The dragon blinked once, long and slow, before tensing and swiftly breaking into a brisk run. Shane and Ali both took hasty steps back and to either side of the barn in order to make space, as the beast had partially extended his humongous batlike wings on his way out the barn to help him catch the wind. As he built up his speed, Shane couldn't help noticing the way the sun glimmered off his green scales like a mass of dark emeralds. They seemed to grow several shades brighter in this light. Then, satisfied with his speed, the dragon fully extended those wings, raised them high, and leapt. The powerful jump alone almost looked like enough to be flight by itself, but the creature wasn't truly aloft until he firmly, yet fluidly flapped those wings. They caught the breeze and refreshed the upward momentum, sending the dragon shooting upward like a double-jump. Several flaps later, it wasn't long at all before he had achieved a comfortable gliding altitude… and by then he was no larger to the eye than a bird.

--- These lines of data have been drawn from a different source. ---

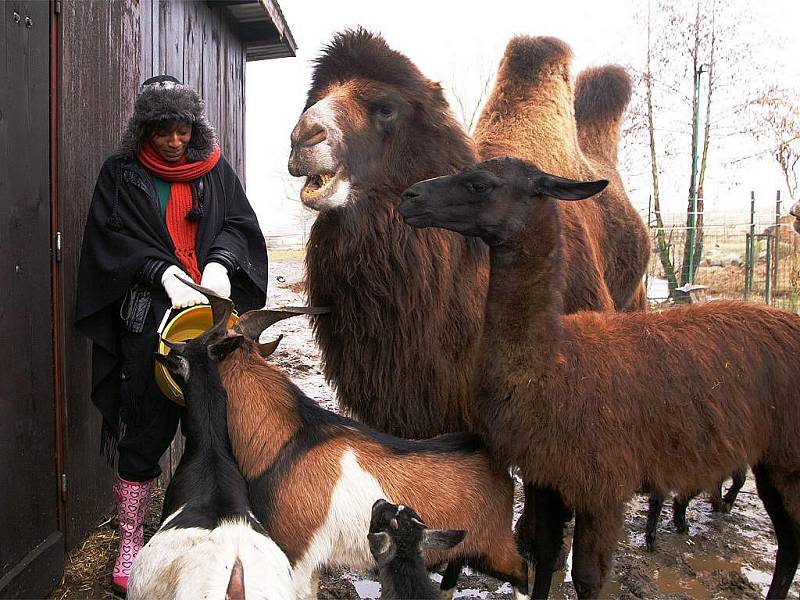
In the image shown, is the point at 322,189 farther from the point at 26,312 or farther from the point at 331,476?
the point at 26,312

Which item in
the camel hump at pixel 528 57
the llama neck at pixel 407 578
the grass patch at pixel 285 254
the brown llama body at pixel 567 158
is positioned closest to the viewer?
the llama neck at pixel 407 578

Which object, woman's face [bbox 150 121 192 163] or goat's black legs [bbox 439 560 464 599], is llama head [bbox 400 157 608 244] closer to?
woman's face [bbox 150 121 192 163]

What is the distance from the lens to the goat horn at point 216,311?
125 inches

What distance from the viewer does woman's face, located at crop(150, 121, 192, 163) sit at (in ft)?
11.8

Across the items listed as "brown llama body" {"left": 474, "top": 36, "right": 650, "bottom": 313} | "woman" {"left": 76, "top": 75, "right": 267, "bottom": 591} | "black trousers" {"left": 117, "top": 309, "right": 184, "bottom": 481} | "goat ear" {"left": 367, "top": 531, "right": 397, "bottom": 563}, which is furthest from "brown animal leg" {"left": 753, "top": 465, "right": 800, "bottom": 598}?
"black trousers" {"left": 117, "top": 309, "right": 184, "bottom": 481}

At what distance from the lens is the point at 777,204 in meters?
14.5

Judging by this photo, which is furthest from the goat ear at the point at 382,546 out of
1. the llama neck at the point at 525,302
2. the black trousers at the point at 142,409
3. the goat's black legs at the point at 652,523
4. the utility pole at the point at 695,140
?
the utility pole at the point at 695,140

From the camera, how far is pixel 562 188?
122 inches

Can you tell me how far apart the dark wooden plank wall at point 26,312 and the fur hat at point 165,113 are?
466mm

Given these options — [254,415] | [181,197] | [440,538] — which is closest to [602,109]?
[181,197]

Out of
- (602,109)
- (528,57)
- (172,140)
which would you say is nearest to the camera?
(172,140)

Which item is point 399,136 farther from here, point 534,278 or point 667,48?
point 667,48

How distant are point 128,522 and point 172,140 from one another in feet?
6.76

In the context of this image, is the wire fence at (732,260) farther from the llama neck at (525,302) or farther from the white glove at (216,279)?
the white glove at (216,279)
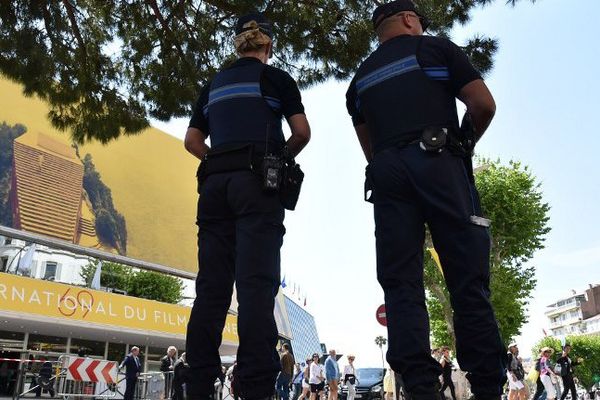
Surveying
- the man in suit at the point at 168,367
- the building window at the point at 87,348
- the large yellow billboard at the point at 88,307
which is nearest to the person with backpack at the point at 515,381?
the man in suit at the point at 168,367

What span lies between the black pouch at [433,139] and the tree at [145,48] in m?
4.03

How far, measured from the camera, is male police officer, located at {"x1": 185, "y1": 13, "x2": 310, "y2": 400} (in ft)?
8.46

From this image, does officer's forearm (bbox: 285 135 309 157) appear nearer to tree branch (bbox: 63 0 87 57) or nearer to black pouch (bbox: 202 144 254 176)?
black pouch (bbox: 202 144 254 176)

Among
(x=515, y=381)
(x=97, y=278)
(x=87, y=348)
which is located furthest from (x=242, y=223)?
(x=97, y=278)

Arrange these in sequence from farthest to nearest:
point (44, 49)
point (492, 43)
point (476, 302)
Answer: point (44, 49), point (492, 43), point (476, 302)

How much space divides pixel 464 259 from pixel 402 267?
0.86 ft

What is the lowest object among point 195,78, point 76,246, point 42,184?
point 195,78

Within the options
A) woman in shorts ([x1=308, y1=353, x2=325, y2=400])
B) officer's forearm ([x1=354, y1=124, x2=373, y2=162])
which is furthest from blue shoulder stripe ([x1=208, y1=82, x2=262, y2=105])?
woman in shorts ([x1=308, y1=353, x2=325, y2=400])

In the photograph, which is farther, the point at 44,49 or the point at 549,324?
the point at 549,324

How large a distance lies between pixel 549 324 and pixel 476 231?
146 meters

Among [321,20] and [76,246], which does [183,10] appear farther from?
[76,246]

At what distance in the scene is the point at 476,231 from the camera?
2369mm

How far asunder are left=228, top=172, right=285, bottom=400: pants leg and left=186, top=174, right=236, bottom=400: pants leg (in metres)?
0.14

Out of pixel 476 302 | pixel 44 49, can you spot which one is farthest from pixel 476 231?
pixel 44 49
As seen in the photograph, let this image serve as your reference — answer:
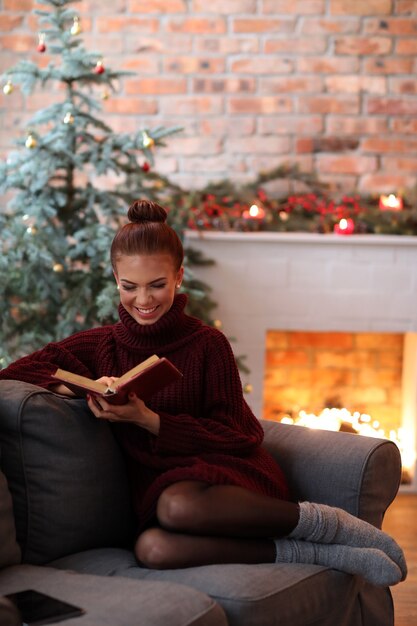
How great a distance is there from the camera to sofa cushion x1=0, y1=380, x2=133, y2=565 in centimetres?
225

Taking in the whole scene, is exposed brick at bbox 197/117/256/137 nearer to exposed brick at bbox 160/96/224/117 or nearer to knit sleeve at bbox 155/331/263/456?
exposed brick at bbox 160/96/224/117

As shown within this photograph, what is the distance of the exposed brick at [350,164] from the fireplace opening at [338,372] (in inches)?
33.5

And yet, when he next 'spoke,' Shane heard him as easily as if they were in the same room. I will not wander far, he promised.
Shane admired the sight aloud, "Whoa."
"He's strong," Ali agreed. "You got lucky with him. Dragons grow fast, but he's something else."
"How did I get lucky?" Shane inquired skeptically. "Because your pet dragon talks to me?"
"Isn't it obvious?" Ali chuckled a bit to himself. "Sorry. I just thought you figured it yourself: he's yours."